"Daniel boleh aku bicara dengan mu, sebentar?" tanya Sarah sedikit malu-malu.
Malvin mengerti aura ini, ia hanya bisa tersenyum.
~🥀~
"Aku tidak setuju jika kau bersama dengan Daniel," ucap Malvin pada Sarah, Sarah hanya diam melihat Malvin tidak percaya.
"Berikan aku alasannya?" tanya Sarah.
"Lupakan saja dia." lanjut Malvin, meninggalkan kamar Vinka, meninggalkan Sarah.
Sarah terdiam, ia lanjut memandikan Vinka yang masih tertidur, sebenarnya ia sudah tau alasannya, namun ia tidak mau mencari masalah pada Malvin. Matanya mulai berkaca-kaca dan akhirnya tidak terbendung lagi, tepat mengenai lengan Vinka, dengan cepat, ia mengelap air matanya tersebut.
~🥀~
Sarah mendekati Malvin yang sedang menikmati rokoknya.
"Aku dan Daniel sebenarnya sudah saling mengenal lama." ucap Sarah, mendengar itu Malvin mematikan rokoknya dan menghela napas panjang.
"Tidak ada jodoh untuk seorang mafia." ucap Malvin, melihat Sarah lekat-lekat, membuat Sarah sedikit takut.

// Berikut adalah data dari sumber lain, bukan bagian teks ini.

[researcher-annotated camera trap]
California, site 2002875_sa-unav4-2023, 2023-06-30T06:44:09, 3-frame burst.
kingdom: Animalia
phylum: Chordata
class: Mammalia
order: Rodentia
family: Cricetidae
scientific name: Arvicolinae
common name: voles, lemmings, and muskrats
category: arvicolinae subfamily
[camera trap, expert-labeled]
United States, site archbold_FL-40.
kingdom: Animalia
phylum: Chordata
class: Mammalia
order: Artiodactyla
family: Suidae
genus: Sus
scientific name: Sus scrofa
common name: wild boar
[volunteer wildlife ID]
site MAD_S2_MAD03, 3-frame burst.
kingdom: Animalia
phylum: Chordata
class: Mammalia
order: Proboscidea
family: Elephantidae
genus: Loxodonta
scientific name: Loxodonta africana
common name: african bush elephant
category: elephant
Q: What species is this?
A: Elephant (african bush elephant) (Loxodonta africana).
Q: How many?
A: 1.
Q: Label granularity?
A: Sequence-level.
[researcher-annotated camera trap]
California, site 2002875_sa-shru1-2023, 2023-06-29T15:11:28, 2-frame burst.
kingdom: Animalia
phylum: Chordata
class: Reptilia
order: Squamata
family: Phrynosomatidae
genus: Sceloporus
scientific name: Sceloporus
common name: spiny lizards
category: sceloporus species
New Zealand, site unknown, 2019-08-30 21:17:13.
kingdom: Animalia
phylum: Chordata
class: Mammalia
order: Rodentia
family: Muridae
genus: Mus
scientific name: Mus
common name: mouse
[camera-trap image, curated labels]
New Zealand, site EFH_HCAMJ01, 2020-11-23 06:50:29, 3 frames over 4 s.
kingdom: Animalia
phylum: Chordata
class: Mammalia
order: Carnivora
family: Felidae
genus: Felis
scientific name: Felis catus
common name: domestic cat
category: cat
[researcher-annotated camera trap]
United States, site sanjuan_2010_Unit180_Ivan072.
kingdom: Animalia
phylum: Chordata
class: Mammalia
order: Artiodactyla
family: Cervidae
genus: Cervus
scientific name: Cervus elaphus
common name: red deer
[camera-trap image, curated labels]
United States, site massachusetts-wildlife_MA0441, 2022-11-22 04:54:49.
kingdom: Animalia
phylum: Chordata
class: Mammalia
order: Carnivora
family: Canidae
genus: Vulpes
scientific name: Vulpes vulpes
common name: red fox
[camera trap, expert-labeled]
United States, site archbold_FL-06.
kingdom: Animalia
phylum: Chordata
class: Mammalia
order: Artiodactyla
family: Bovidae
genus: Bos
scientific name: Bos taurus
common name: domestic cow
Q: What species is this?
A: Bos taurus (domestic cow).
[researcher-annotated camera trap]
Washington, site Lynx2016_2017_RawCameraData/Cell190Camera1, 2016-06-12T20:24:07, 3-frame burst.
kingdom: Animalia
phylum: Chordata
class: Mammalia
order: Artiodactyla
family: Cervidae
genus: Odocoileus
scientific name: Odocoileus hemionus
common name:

"Kenapa kau tidak memberi kesempatan kepada mereka yang jatuh cinta?" tanya Sarah berharap mendapatkan jawaban yang memuaskan.
"Itu yang aku takutkan, jika mereka mendapat masalah, maka para wanita itu akan mendapatkan masalah yang sama, dan aku tidak mau itu sampai terjadi."
Malvin meninggalkan Sarah yang masih duduk di teras rumah, meremas kuat penyangga kursi yang ada di kursi ditemani gelapnya malam.
~🥀~
Malam ini Malvin lagi-lagi tidak bisa tidur, ia begitu gelisah, mencari posisi tidur yang nyaman.
"Aaiissh!!"
Tok! Tok!
"Siapa malam-malam begini?" Malvin bergegas membukakan pintu, dilihatnya seorang wanita memakai piyama model Bathrobes, membelakangi Malvin.
"Ada perlu apa Nyonya?" tanya Malvin.
Wanita itu menoleh, melipat kedua tangannya, melihat Malvin dengan penuh amarah.
"Lancang sekali kau! tidak seharusnya kau ikut campur dalam urusan saya!" ucap Monica sangat marah.
Malvin membukakan pintu kamarnya lebar-lebar.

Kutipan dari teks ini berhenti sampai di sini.